Foram cinco medalhas de ouro (um recorde para cidades desse porte), duas de
prata, três de bronze e 12 menções honrosas. Tal resultado foi surpreendente.
Superou, em termos proporcionais, o desempenho obtido pelos jovens entre 9
e 17 anos das principais cidades do Brasil.
À
medida que seguíamos em direção ao interior, o cenário destoava cada vez mais
de um ambiente que supúnhamos propício a um bom desempenho escolar.
Principalmente, em se tratando de uma disciplina como a matemática – o
bicho-papão da estudantada. Em longos trechos do percurso até Paulista, o que
se via era o efeito da maior seca registrada na região nas últimas quatro
décadas. A paisagem parecia ter sido destruída por um imenso incêndio. E foi. E
ainda é. O Sol queima a região com temperaturas que vão além dos 40 graus
nessa época do ano. Não chove, ali, desde outubro de 2011. Então, qual a
explicação para tantas medalhas? Todas as respostas convergiam para um nome:
Jonilda – ou melhor, professora Jonilda. Qual o seu segredo?
Maria
Salete Laurentino gritou, riu e chorou. Fez tudo isso junto e misturado,
repetidas vezes. Enquanto se dedicava a tais manifestações, ligou para todos os
números que constavam da sua lista de contatos, no celular. Se eram muitos? “Só
de irmãos tenho 13”, diz. Tamanha animação era justificável. Salete acabara de
saber que a filha Miriam, de 12 anos, havia sido premiada com uma medalha de
ouro na Olimpíada Brasileira de Matemática das Escolas Públicas, a Obmep, cujos
resultados foram divulgados em dezembro.
A
vitória de Miriam não se resumia ao prêmio. Ela, na verdade, havia superado um
trauma. Poucos meses antes da disputa, a garota nutria pavor por matemática. De
repente, transformou-se. Começou a se dedicar à matéria em três períodos ao
dia. Pela manhã frequentava a escola, à tarde estudava em casa e, à noite, fazia
aulas de reforço. Dormia sobre os livros. Preocupada, a mãe até lhe recomendava
repouso. Qual o motivo da mudança? Miriam diz, em tom de brincadeira: “Foi a
Jonilda que passou a mão na minha cabeça.”
JONILDA FERREIRA, 44, LECIONA MATEMÁTICA DESDE 2002 EM
PAULISTA (PB). QUIETA E TRANQUILA, ELA REVOLUCIONOU A EDUCAÇÃO NA CIDADE.
TRANSFORMOU A DISCIPLINA, O BICHO-PAPÃO DAS ESCOLAS, EM UMA GRANDE BRINCADEIRA.
COMO RESULTADO, OS ESTUDANTES DAS ESCOLAS PÚBLICAS DO MUNICÍPIO CONQUISTARAM 22
PRÊMIOS (ENTRE ELES, CINCO MEDALHAS DE OURO E DUAS DE PRATA) EM UMA OLIMPÍADA
QUE MOBILIZA 19 MILHÕES DE JOVENS EM TODO O PAÍS. “SE A GENTE CONSEGUE
ESTIMULAR A GAROTADA, ELES VÃO ALÉM DO ÓBVIO” (FOTO: MANOEL MARQUES NETO)
O dom
Jonilda Alves Ferreira, de 44 anos, não tem poderes sobrenaturais, mas faz lá
as suas mágicas. Natural de Paulista, leciona matemática desde 2002.
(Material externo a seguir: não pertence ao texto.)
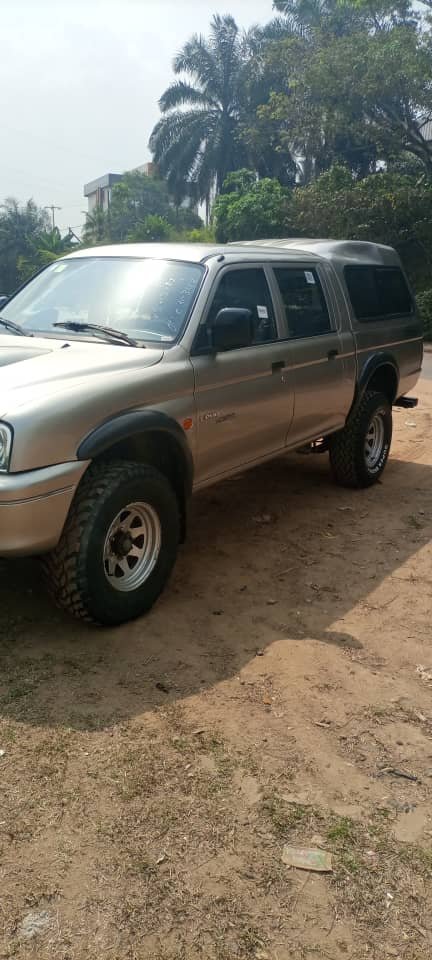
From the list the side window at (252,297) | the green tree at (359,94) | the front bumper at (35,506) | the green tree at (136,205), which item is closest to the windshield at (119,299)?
the side window at (252,297)

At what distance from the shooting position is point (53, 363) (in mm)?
3779

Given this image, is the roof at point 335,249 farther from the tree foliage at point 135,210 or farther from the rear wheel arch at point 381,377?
the tree foliage at point 135,210

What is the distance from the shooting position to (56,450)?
335 centimetres

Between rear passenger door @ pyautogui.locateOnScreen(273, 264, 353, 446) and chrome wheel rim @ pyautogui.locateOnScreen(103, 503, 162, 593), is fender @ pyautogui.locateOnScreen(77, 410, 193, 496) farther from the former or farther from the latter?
rear passenger door @ pyautogui.locateOnScreen(273, 264, 353, 446)

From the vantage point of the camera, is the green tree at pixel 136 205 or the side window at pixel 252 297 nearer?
the side window at pixel 252 297

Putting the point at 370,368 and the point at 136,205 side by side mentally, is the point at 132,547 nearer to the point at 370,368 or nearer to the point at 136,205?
the point at 370,368

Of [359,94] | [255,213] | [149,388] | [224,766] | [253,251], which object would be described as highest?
[359,94]

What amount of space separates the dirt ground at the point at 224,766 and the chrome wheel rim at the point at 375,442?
75.8 inches

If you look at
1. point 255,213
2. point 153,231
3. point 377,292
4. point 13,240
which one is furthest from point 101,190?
point 377,292

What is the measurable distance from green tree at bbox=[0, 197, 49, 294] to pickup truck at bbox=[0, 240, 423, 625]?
65.4 m

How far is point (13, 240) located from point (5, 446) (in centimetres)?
7148

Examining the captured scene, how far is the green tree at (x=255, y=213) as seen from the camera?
1276 inches

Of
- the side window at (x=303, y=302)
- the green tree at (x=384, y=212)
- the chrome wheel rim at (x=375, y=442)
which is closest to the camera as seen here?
the side window at (x=303, y=302)

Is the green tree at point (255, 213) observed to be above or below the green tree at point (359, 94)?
below
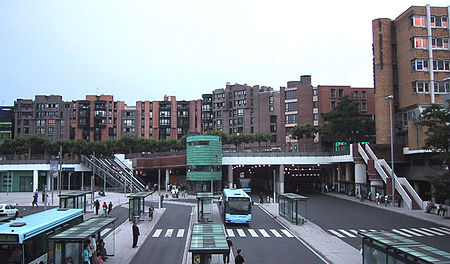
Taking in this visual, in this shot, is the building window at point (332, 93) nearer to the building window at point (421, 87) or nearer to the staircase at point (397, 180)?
the staircase at point (397, 180)

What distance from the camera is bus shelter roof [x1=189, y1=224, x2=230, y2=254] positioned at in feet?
51.5

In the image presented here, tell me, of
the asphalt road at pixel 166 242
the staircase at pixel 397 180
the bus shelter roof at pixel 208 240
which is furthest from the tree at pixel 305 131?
the bus shelter roof at pixel 208 240

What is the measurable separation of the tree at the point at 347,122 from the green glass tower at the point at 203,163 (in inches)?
931

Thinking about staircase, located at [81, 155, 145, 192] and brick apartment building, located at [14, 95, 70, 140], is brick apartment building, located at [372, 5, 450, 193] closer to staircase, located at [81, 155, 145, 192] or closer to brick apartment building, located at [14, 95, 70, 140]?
staircase, located at [81, 155, 145, 192]

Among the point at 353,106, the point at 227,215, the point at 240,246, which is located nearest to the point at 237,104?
the point at 353,106

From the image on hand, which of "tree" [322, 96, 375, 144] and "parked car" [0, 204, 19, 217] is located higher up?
"tree" [322, 96, 375, 144]

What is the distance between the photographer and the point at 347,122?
7438cm

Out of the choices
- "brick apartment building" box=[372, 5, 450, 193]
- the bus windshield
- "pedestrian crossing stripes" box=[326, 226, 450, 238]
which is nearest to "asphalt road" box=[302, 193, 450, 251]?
"pedestrian crossing stripes" box=[326, 226, 450, 238]

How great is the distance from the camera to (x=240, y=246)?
2686 cm

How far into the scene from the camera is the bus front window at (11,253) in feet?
53.5

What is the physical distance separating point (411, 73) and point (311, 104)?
3539cm

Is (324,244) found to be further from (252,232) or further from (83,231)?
(83,231)

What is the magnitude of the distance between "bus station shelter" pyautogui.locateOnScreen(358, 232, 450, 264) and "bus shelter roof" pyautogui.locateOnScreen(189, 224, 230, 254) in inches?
266

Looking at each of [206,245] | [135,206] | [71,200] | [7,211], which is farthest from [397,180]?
[7,211]
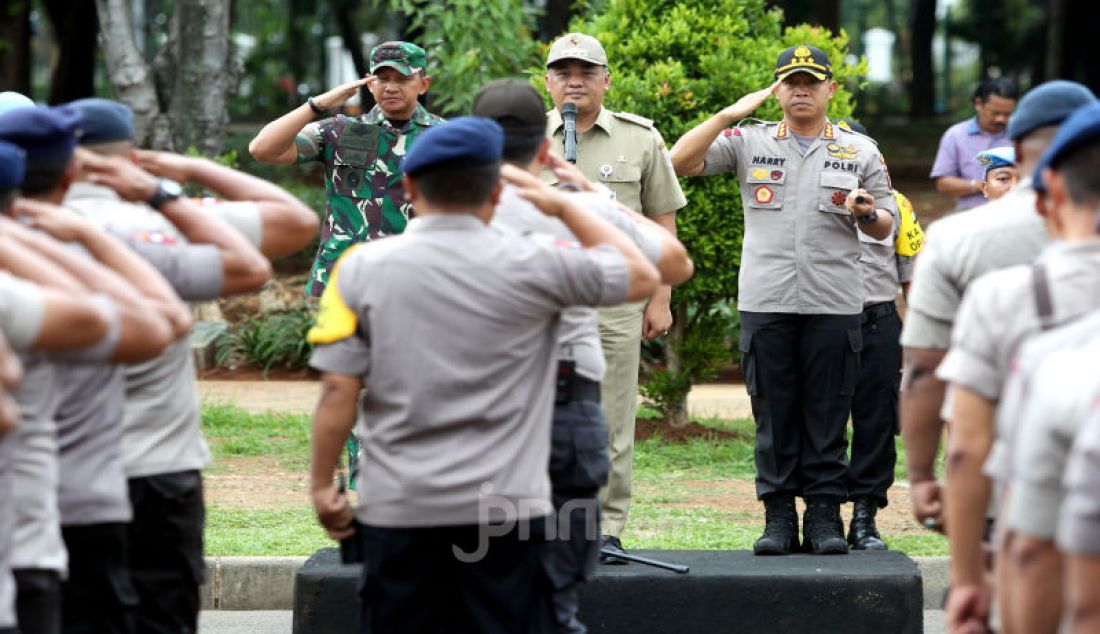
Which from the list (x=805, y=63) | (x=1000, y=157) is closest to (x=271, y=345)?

Atualmente, dá aulas para seis turmas do 6° ao 9° ano, na Escola Municipal
Cândido de Assis Queiroga. Na cidade, é identificada como a hospedeira de um
vírus insólito – que disseminou uma febre por números. Os estudantes do
município paraibano transformaram a matemática em uma brincadeira. “O melhor é
que ela pode ser levada para qualquer lugar e nunca quebra”, diz Wanderson
Ferreira, de 11 anos. O garoto já conquistou três medalhas na Obmep: dois
ouros, em 2010 e 2011, e uma prata no ano passado. Adivinha de quem ele é
filho? Da Jonilda.
Não
é simples decifrar o dom de Jonilda. Ela fala em um ritmo pausado, quase sem
variações no tom, como quem manifesta um certo fastio. A verborragia,
definitivamente, não a brindou. Seu comportamento está a anos-luz dos
professores-espetáculo dos cursinhos pré-vestibular. Jonilda é calma – ao
extremo. Tanta serenidade, no entanto, é interpretada de forma peculiar pelas
crianças. “Ela transmite uma afetividade muito grande e isso é importante na
educação”, diz Salete, a mãe de Miriam, também educadora (leciona história).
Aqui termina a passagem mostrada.